PDA

View Full Version : More work to maintain R@H using BOINC



PY 222
11-14-2005, 07:09 PM
This is not a beatdown but more of a :rant: on my part.

Ok, I am not sure if its Rosetta's client or the BOINC client (most likely BOINC) but it seems like I have spent more time babysitting 9 boxen on this project as compared to the 180 boxen on FaD.

I understand that R@H is still a new client and they have been very responsive in trying to resolve a few issues as quickly as they can but I am seriously scared of deploying so many servers on this project as I will be overwhelmed with the number of restarts that I'll need to make on so many boxens.

I hope that they'll be able to get all the problems resolved before Dec 16.

For those of you that were from FaD, are you all experiencing this?

Again,... this post is not meant as a flame towards the project, just an observation from a corporate pharmer.

black_civic55
11-14-2005, 07:17 PM
i just received my first frozen WU in like a month or so. So yea i guess there are still problems but they seem to have gone down a lot.

Bok
11-14-2005, 07:45 PM
These still on linux PY ?

I'm getting a few stopping after running CPU benchmarks still too.

How about I script something to check for the condition and auto-restart the client ?
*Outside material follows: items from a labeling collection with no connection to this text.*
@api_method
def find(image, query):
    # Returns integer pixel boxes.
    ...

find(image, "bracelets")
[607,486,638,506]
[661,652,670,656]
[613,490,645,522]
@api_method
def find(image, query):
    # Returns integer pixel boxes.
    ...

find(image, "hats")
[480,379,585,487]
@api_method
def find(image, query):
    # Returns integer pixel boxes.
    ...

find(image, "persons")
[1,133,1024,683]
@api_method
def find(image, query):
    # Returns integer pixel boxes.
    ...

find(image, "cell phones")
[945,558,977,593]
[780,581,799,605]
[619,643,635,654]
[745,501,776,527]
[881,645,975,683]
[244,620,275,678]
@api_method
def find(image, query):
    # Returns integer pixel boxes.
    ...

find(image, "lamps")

Or someone else could do this before I get to it...

Bok

LAURENU2
11-14-2005, 08:22 PM
Yes this project is not a set and send out client like FAD was
And does suck up a lot more resources
I to have a few that get stuck and need a kick to get them going again:trash:

PY 222
11-14-2005, 08:22 PM
Yeap... all on Linux.

I've got one client that died over the weekend and I've just been able to get to it.
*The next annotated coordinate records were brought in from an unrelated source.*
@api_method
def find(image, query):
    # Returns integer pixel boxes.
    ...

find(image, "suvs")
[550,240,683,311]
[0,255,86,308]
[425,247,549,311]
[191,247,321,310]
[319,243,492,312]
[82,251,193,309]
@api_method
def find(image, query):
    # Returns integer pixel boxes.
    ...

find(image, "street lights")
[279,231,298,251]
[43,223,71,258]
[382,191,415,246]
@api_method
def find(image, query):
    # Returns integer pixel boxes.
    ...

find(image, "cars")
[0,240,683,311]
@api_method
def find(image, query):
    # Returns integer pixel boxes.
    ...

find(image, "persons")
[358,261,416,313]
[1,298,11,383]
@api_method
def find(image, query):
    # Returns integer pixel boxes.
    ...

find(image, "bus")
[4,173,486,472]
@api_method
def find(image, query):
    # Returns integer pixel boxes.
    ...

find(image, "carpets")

What I saw on the screen was "Client overcommitted" or something along those lines. I killed the client and restart and it is now running fine.

Don't know what overcommitted means but it shouldn't have stopped the client. :(

Bok
11-14-2005, 08:28 PM
Hopefully we'll have optimized 5.3.1 clients in the next few weeks too, I think that will solve a lot of the problems on linux.

Bok

Angus
11-14-2005, 09:44 PM
The freezing Rosetta WUs happen on Windows boxes as well.

I'm pretty sure it's a Rosetta client issue, since the other ready-for-prime-time BOINC projects I've run don't seem to have the problem. All bets are off for the alpha and beta projects.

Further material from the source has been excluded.